→ **WHAT YOU HAVE TO DO**
Format every line of the data below as a JSON list of strings, one string per line, omitting blank lines.

→ **RECORDS**
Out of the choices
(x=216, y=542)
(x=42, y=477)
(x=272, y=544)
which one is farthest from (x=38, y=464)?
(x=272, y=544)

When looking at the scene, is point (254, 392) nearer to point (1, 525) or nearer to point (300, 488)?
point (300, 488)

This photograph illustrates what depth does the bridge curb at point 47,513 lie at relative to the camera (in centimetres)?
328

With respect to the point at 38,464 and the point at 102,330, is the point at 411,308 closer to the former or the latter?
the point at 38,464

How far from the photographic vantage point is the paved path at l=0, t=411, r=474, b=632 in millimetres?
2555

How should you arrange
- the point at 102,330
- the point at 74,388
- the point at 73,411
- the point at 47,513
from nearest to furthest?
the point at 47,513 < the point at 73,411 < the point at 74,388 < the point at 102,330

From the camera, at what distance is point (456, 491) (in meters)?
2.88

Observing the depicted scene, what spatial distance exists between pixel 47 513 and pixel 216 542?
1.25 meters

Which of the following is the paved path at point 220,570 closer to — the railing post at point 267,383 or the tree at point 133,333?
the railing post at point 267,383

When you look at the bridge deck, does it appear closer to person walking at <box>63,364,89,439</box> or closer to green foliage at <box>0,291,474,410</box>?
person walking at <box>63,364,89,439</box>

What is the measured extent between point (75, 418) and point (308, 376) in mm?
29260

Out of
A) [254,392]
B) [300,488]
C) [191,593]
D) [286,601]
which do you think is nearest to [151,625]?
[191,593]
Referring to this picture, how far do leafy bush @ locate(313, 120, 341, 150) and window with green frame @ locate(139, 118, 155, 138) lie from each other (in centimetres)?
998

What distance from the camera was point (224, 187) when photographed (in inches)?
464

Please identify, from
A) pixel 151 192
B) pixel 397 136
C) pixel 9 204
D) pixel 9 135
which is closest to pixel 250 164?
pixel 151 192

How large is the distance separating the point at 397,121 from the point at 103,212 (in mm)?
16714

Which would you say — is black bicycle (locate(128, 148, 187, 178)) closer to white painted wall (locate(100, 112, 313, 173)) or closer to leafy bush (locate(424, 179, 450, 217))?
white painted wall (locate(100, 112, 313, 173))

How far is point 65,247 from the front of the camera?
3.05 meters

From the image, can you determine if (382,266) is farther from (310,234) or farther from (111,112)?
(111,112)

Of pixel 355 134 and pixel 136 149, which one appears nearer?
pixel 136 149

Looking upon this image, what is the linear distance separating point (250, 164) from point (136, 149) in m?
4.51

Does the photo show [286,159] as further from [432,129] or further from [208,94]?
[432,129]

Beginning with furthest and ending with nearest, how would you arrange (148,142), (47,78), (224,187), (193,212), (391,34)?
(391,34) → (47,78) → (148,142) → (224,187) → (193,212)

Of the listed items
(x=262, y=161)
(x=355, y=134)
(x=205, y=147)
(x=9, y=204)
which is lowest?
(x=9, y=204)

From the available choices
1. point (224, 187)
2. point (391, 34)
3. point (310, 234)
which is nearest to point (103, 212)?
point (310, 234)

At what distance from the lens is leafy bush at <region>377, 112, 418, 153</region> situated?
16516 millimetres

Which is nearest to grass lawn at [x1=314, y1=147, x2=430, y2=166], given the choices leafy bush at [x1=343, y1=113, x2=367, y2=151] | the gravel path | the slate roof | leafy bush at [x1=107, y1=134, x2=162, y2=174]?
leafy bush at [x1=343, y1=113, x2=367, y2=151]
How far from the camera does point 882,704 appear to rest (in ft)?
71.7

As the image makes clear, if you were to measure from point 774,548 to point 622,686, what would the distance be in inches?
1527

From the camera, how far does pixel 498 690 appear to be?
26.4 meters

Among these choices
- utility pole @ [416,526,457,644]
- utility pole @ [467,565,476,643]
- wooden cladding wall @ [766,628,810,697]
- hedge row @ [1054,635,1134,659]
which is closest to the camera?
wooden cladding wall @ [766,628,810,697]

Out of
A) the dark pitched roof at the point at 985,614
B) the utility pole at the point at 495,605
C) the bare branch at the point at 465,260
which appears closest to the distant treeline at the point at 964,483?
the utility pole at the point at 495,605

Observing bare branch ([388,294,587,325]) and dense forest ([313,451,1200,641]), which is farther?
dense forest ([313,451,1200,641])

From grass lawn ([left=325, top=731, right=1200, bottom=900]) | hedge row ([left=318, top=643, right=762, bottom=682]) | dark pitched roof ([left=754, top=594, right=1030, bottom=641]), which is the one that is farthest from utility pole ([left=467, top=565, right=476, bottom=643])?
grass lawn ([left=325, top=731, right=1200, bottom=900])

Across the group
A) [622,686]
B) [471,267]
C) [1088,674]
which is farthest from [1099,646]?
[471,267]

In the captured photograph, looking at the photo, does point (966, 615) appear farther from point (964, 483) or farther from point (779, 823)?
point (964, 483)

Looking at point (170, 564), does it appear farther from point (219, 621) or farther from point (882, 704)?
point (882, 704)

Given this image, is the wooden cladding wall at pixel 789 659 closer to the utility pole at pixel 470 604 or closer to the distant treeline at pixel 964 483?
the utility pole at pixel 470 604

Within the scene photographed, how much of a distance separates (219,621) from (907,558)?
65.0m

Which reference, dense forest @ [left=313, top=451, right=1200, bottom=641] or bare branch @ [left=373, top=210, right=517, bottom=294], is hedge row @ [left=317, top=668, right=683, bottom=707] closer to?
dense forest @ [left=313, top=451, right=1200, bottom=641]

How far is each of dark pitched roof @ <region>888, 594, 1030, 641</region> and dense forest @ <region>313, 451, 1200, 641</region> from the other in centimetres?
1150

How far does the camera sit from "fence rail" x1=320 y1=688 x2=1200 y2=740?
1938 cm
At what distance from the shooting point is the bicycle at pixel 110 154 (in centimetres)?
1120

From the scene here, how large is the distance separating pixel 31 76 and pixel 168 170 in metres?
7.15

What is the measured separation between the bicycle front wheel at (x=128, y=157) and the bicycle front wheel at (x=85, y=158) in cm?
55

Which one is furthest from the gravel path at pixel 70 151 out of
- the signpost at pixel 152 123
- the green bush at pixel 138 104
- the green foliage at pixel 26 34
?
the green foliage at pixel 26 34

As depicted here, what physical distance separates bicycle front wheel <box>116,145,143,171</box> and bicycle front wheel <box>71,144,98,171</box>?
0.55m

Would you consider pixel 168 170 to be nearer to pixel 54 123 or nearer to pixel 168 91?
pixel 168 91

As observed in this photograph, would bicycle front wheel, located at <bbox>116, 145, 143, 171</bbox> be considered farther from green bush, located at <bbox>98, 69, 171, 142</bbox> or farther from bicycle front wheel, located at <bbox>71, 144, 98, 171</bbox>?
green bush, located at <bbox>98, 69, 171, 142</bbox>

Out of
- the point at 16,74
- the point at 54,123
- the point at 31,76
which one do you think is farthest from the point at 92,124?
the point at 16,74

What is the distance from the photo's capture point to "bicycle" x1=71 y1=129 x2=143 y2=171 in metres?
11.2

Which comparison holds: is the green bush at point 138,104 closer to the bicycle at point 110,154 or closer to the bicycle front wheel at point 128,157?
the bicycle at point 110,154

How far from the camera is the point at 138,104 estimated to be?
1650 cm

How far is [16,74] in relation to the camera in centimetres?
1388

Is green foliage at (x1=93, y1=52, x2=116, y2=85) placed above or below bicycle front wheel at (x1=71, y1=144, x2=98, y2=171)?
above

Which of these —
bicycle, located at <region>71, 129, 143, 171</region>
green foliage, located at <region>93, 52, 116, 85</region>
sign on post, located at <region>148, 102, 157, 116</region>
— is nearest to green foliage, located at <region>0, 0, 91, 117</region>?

→ **FINISHED ANSWER**
[
  "Out of the choices",
  "(x=216, y=542)",
  "(x=42, y=477)",
  "(x=272, y=544)",
  "which one is farthest from (x=38, y=464)?",
  "(x=272, y=544)",
  "When looking at the scene, is point (254, 392) nearer to point (1, 525) or nearer to point (300, 488)?",
  "point (300, 488)",
  "This photograph illustrates what depth does the bridge curb at point 47,513 lie at relative to the camera (in centimetres)?",
  "328",
  "With respect to the point at 38,464 and the point at 102,330, is the point at 411,308 closer to the former or the latter?",
  "the point at 38,464",
  "How far from the photographic vantage point is the paved path at l=0, t=411, r=474, b=632 in millimetres?",
  "2555",
  "How should you arrange",
  "- the point at 102,330",
  "- the point at 74,388",
  "- the point at 73,411",
  "- the point at 47,513",
  "from nearest to furthest?",
  "the point at 47,513 < the point at 73,411 < the point at 74,388 < the point at 102,330",
  "From the camera, at what distance is point (456, 491) (in meters)?",
  "2.88",
  "Observing the depicted scene, what spatial distance exists between pixel 47 513 and pixel 216 542?",
  "1.25 meters",
  "Which of the following is the paved path at point 220,570 closer to — the railing post at point 267,383 or the tree at point 133,333?",
  "the railing post at point 267,383",
  "When you look at the bridge deck, does it appear closer to person walking at <box>63,364,89,439</box> or closer to green foliage at <box>0,291,474,410</box>?",
  "person walking at <box>63,364,89,439</box>",
  "What is the measured extent between point (75, 418) and point (308, 376) in mm?",
  "29260",
  "Out of",
  "A) [254,392]",
  "B) [300,488]",
  "C) [191,593]",
  "D) [286,601]",
  "which do you think is nearest to [151,625]?",
  "[191,593]",
  "Referring to this picture, how far do leafy bush @ locate(313, 120, 341, 150) and window with green frame @ locate(139, 118, 155, 138) lie from each other (in centimetres)?",
  "998",
  "What distance from the camera was point (224, 187) when photographed (in inches)?",
  "464",
  "Please identify, from",
  "A) pixel 151 192",
  "B) pixel 397 136",
  "C) pixel 9 204",
  "D) pixel 9 135",
  "which is closest to pixel 250 164?",
  "pixel 151 192",
  "How large is the distance separating the point at 397,121 from the point at 103,212 (in mm)?",
  "16714",
  "Which would you say — is black bicycle (locate(128, 148, 187, 178)) closer to white painted wall (locate(100, 112, 313, 173)) or closer to leafy bush (locate(424, 179, 450, 217))?",
  "white painted wall (locate(100, 112, 313, 173))",
  "How far is point 65,247 from the front of the camera?",
  "3.05 meters",
  "From the image, can you determine if (382,266) is farther from (310,234) or farther from (111,112)?",
  "(111,112)",
  "Of pixel 355 134 and pixel 136 149, which one appears nearer?",
  "pixel 136 149",
  "Looking upon this image, what is the linear distance separating point (250, 164) from point (136, 149) in m?",
  "4.51",
  "Does the photo show [286,159] as further from [432,129] or further from [208,94]?",
  "[432,129]",
  "Beginning with furthest and ending with nearest, how would you arrange (148,142), (47,78), (224,187), (193,212), (391,34)?",
  "(391,34) → (47,78) → (148,142) → (224,187) → (193,212)",
  "Of the listed items",
  "(x=262, y=161)",
  "(x=355, y=134)",
  "(x=205, y=147)",
  "(x=9, y=204)",
  "which is lowest?",
  "(x=9, y=204)",
  "From the available choices",
  "1. point (224, 187)",
  "2. point (391, 34)",
  "3. point (310, 234)",
  "which is nearest to point (103, 212)?",
  "point (310, 234)",
  "At what distance from the lens is leafy bush at <region>377, 112, 418, 153</region> situated?",
  "16516 millimetres",
  "Which is nearest to grass lawn at [x1=314, y1=147, x2=430, y2=166], given the choices leafy bush at [x1=343, y1=113, x2=367, y2=151] | the gravel path | the slate roof | leafy bush at [x1=107, y1=134, x2=162, y2=174]?",
  "leafy bush at [x1=343, y1=113, x2=367, y2=151]",
  "How far from the camera does point 882,704 appear to rest (in ft)?",
  "71.7",
  "As the image makes clear, if you were to measure from point 774,548 to point 622,686, what would the distance be in inches?",
  "1527",
  "From the camera, how far does pixel 498 690 appear to be?",
  "26.4 meters",
  "Among these choices",
  "- utility pole @ [416,526,457,644]",
  "- utility pole @ [467,565,476,643]",
  "- wooden cladding wall @ [766,628,810,697]",
  "- hedge row @ [1054,635,1134,659]",
  "which is closest to the camera?",
  "wooden cladding wall @ [766,628,810,697]",
  "Out of",
  "A) the dark pitched roof at the point at 985,614",
  "B) the utility pole at the point at 495,605",
  "C) the bare branch at the point at 465,260",
  "which appears closest to the distant treeline at the point at 964,483?",
  "the utility pole at the point at 495,605",
  "Observing bare branch ([388,294,587,325]) and dense forest ([313,451,1200,641]), which is farther?",
  "dense forest ([313,451,1200,641])",
  "From grass lawn ([left=325, top=731, right=1200, bottom=900]) | hedge row ([left=318, top=643, right=762, bottom=682]) | dark pitched roof ([left=754, top=594, right=1030, bottom=641]), which is the one that is farthest from utility pole ([left=467, top=565, right=476, bottom=643])?",
  "grass lawn ([left=325, top=731, right=1200, bottom=900])",
  "Across the group",
  "A) [622,686]",
  "B) [471,267]",
  "C) [1088,674]",
  "which is farthest from [1099,646]?",
  "[471,267]",
  "In the captured photograph, looking at the photo, does point (966, 615) appear farther from point (964, 483) or farther from point (779, 823)?",
  "point (964, 483)",
  "Looking at point (170, 564), does it appear farther from point (219, 621) or farther from point (882, 704)?",
  "point (882, 704)",
  "Given this image, is the wooden cladding wall at pixel 789 659 closer to the utility pole at pixel 470 604 or closer to the distant treeline at pixel 964 483?",
  "the utility pole at pixel 470 604",
  "Within the scene photographed, how much of a distance separates (219,621) from (907,558)?",
  "65.0m",
  "Which reference, dense forest @ [left=313, top=451, right=1200, bottom=641] or bare branch @ [left=373, top=210, right=517, bottom=294], is hedge row @ [left=317, top=668, right=683, bottom=707] closer to?",
  "dense forest @ [left=313, top=451, right=1200, bottom=641]",
  "How far is each of dark pitched roof @ <region>888, 594, 1030, 641</region> and dense forest @ <region>313, 451, 1200, 641</region> from the other in centimetres?",
  "1150",
  "How far does the camera sit from \"fence rail\" x1=320 y1=688 x2=1200 y2=740?",
  "1938 cm",
  "At what distance from the shooting point is the bicycle at pixel 110 154 (in centimetres)?",
  "1120",
  "From the scene here, how large is the distance separating pixel 31 76 and pixel 168 170 in metres?",
  "7.15",
  "What is the measured separation between the bicycle front wheel at (x=128, y=157) and the bicycle front wheel at (x=85, y=158) in cm?",
  "55",
  "Which one is furthest from the gravel path at pixel 70 151 out of",
  "- the signpost at pixel 152 123",
  "- the green bush at pixel 138 104",
  "- the green foliage at pixel 26 34",
  "?",
  "the green foliage at pixel 26 34",
  "As depicted here, what physical distance separates bicycle front wheel <box>116,145,143,171</box> and bicycle front wheel <box>71,144,98,171</box>?",
  "0.55m",
  "Would you consider pixel 168 170 to be nearer to pixel 54 123 or nearer to pixel 168 91?",
  "pixel 168 91",
  "As observed in this photograph, would bicycle front wheel, located at <bbox>116, 145, 143, 171</bbox> be considered farther from green bush, located at <bbox>98, 69, 171, 142</bbox> or farther from bicycle front wheel, located at <bbox>71, 144, 98, 171</bbox>?",
  "green bush, located at <bbox>98, 69, 171, 142</bbox>",
  "Out of",
  "- the point at 16,74",
  "- the point at 54,123",
  "- the point at 31,76",
  "which one do you think is farthest from the point at 92,124?",
  "the point at 16,74",
  "What is the distance from the photo's capture point to \"bicycle\" x1=71 y1=129 x2=143 y2=171 in metres?",
  "11.2",
  "Which comparison holds: is the green bush at point 138,104 closer to the bicycle at point 110,154 or closer to the bicycle front wheel at point 128,157?",
  "the bicycle at point 110,154",
  "How far from the camera is the point at 138,104 estimated to be?",
  "1650 cm",
  "How far is [16,74] in relation to the camera in centimetres?",
  "1388",
  "Is green foliage at (x1=93, y1=52, x2=116, y2=85) placed above or below bicycle front wheel at (x1=71, y1=144, x2=98, y2=171)?",
  "above",
  "Which of these —",
  "bicycle, located at <region>71, 129, 143, 171</region>",
  "green foliage, located at <region>93, 52, 116, 85</region>",
  "sign on post, located at <region>148, 102, 157, 116</region>",
  "— is nearest to green foliage, located at <region>0, 0, 91, 117</region>?"
]